**Aim:** Exactly reproduce the lines from the line containing "In the scene, which" to the end of the data below, inclusive, and nothing else.

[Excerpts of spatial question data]
----
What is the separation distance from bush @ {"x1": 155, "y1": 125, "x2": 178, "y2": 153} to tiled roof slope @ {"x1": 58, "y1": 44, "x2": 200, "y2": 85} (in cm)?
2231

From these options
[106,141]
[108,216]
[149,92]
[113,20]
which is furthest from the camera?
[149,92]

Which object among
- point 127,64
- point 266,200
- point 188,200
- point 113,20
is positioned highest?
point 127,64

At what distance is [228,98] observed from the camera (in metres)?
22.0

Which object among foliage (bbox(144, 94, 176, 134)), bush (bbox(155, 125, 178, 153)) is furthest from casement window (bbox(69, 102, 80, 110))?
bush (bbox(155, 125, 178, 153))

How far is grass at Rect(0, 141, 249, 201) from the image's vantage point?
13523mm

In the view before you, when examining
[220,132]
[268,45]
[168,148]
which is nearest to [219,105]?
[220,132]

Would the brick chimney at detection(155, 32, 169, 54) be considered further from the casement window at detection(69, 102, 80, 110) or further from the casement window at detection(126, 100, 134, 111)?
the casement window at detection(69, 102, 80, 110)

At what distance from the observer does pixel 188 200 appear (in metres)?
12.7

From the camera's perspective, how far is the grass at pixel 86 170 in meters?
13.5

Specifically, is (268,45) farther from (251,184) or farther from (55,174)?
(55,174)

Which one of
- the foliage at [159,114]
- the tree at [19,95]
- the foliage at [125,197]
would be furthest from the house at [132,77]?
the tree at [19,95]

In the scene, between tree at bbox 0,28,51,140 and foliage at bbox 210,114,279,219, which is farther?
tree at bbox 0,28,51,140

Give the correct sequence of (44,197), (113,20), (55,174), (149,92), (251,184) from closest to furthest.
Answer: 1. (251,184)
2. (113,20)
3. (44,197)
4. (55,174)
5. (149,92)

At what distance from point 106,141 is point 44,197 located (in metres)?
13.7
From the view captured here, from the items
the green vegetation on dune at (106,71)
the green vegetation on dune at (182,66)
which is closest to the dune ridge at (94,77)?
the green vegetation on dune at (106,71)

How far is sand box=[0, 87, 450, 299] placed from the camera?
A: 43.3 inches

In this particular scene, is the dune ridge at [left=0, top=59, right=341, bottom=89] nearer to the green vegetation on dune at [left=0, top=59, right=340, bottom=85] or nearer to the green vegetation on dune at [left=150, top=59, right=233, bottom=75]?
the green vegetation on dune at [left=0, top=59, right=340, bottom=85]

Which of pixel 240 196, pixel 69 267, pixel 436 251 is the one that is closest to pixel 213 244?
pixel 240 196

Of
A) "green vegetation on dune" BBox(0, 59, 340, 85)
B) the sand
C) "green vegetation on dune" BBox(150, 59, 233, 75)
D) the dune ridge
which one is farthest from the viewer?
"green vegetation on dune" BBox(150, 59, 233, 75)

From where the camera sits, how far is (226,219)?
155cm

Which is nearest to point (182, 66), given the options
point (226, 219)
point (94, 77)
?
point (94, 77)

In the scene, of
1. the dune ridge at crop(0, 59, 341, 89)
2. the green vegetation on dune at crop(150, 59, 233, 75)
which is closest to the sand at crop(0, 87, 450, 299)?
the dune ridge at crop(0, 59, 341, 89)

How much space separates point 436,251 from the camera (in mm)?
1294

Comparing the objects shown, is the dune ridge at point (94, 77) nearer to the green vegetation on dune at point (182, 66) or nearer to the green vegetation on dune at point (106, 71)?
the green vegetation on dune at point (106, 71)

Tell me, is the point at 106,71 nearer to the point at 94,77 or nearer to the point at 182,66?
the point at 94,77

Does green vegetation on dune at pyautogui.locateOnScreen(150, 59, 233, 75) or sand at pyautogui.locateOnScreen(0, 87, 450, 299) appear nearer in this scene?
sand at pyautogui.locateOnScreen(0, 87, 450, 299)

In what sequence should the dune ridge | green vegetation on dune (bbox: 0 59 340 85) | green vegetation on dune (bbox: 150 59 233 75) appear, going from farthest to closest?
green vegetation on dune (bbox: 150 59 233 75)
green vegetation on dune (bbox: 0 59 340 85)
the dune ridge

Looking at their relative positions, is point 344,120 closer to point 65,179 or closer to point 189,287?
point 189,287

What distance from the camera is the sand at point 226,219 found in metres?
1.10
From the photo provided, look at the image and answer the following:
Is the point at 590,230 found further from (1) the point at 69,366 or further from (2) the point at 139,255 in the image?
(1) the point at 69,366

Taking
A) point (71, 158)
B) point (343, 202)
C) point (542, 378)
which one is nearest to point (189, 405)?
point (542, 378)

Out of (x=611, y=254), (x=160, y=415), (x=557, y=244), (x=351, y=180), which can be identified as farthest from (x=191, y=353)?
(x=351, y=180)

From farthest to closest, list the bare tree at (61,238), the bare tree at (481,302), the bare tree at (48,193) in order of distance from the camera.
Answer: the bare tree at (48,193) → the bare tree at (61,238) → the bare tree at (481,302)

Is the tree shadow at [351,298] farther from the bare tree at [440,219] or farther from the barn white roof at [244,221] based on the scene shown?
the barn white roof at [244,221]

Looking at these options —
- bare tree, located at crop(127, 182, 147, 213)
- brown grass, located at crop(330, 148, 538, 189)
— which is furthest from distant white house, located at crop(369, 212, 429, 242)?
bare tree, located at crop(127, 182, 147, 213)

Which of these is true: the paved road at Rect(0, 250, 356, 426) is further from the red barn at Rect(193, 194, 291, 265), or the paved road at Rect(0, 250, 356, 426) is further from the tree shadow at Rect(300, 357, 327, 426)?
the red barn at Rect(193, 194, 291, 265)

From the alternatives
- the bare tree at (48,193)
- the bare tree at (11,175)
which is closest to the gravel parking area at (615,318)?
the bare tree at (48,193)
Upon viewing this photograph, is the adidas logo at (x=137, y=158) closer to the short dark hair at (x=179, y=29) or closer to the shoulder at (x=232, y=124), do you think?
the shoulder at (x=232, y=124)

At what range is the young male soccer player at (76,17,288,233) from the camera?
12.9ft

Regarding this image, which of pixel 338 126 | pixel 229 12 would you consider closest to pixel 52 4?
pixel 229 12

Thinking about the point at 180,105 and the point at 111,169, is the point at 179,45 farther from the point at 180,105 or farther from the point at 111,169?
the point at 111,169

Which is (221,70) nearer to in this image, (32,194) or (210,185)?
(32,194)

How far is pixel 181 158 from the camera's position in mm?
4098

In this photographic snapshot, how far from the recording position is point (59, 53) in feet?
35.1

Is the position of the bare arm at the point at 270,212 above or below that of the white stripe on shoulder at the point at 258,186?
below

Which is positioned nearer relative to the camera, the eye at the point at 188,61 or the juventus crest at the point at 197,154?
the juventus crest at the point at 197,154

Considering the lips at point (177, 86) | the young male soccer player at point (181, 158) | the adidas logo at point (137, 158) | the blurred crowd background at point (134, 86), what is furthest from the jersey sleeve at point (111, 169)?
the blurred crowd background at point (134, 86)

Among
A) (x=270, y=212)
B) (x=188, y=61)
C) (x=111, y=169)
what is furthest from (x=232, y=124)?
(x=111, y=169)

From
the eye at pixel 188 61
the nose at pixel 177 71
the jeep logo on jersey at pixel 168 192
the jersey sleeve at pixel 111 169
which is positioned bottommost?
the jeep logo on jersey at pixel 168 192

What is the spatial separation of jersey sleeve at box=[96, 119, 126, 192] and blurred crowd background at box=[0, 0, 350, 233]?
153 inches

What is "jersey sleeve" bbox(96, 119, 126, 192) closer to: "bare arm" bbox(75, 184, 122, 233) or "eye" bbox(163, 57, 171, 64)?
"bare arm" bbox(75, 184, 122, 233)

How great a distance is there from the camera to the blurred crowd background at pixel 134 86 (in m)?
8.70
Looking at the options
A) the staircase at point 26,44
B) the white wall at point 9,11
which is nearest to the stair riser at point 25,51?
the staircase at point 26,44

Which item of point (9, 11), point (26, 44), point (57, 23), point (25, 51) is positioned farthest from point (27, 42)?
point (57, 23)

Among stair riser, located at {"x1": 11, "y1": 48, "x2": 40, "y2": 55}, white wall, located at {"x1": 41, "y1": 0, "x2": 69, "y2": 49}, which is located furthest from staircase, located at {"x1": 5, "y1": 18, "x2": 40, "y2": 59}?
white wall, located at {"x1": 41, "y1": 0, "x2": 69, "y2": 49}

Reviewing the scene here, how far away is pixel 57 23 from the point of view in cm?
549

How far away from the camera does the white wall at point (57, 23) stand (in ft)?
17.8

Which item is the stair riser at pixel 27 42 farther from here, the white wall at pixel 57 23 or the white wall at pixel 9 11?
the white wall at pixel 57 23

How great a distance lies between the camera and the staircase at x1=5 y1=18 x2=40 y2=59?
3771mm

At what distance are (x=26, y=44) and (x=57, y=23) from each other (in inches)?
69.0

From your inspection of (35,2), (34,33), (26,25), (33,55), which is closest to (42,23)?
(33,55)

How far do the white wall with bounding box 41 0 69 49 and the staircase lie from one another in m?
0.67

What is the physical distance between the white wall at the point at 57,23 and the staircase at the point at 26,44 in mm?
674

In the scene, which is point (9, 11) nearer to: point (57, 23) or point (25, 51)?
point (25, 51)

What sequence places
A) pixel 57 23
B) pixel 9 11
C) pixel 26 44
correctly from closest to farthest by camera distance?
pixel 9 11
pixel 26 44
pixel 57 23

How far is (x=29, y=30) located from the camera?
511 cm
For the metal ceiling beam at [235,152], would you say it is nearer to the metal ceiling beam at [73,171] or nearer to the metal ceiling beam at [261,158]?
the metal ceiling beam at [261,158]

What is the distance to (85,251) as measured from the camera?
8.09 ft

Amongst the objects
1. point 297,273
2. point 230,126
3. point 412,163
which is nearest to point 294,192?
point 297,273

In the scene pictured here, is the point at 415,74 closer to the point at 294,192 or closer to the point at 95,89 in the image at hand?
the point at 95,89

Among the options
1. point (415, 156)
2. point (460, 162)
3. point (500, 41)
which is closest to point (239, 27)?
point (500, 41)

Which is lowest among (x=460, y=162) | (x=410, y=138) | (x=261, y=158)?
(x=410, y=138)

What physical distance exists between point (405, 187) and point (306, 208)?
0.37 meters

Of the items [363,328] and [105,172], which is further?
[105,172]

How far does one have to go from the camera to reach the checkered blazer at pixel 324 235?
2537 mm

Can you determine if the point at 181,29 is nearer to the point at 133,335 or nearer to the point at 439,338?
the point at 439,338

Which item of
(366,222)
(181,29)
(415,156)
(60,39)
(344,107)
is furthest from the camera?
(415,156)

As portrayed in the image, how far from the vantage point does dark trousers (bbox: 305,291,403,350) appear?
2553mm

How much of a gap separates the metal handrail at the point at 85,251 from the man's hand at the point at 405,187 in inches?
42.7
----
**Answer for the task:**
In the scene, which is point (9, 11) nearer to: point (57, 23) or point (25, 51)?
point (25, 51)

What sequence places
A) pixel 57 23
B) pixel 9 11
C) pixel 26 44
correctly from closest to farthest by camera distance?
pixel 9 11
pixel 26 44
pixel 57 23

How far is (x=29, y=30) located from the camera?
511 cm
For the metal ceiling beam at [235,152], would you say it is nearer to the metal ceiling beam at [73,171] or nearer to the metal ceiling beam at [261,158]?
the metal ceiling beam at [261,158]

What is the distance to (85,251) as measured from the camera?
8.09 ft

Amongst the objects
1. point 297,273
2. point 230,126
3. point 412,163
which is nearest to point 294,192?
point 297,273

In the scene pictured here, is the point at 415,74 closer to the point at 294,192 or closer to the point at 95,89 in the image at hand?
the point at 95,89

Among the options
1. point (415, 156)
2. point (460, 162)
3. point (500, 41)
which is closest to point (239, 27)?
point (500, 41)

Which is lowest among (x=460, y=162) | (x=410, y=138) | (x=261, y=158)?
(x=410, y=138)

What physical distance exists between point (405, 187) and point (306, 208)?
0.37 meters

Of the items [363,328] and [105,172], which is further?
[105,172]

How far does one have to go from the camera to reach the checkered blazer at pixel 324 235?
2537 mm

Can you determine if the point at 181,29 is nearer to the point at 133,335 or nearer to the point at 439,338?
the point at 439,338

Which item of
(366,222)
(181,29)
(415,156)
(60,39)
(344,107)
is furthest from the camera?
(415,156)

As portrayed in the image, how far from the vantage point does dark trousers (bbox: 305,291,403,350) appear?
2553mm

How much of a gap separates the metal handrail at the point at 85,251 from the man's hand at the point at 405,187 in inches?
42.7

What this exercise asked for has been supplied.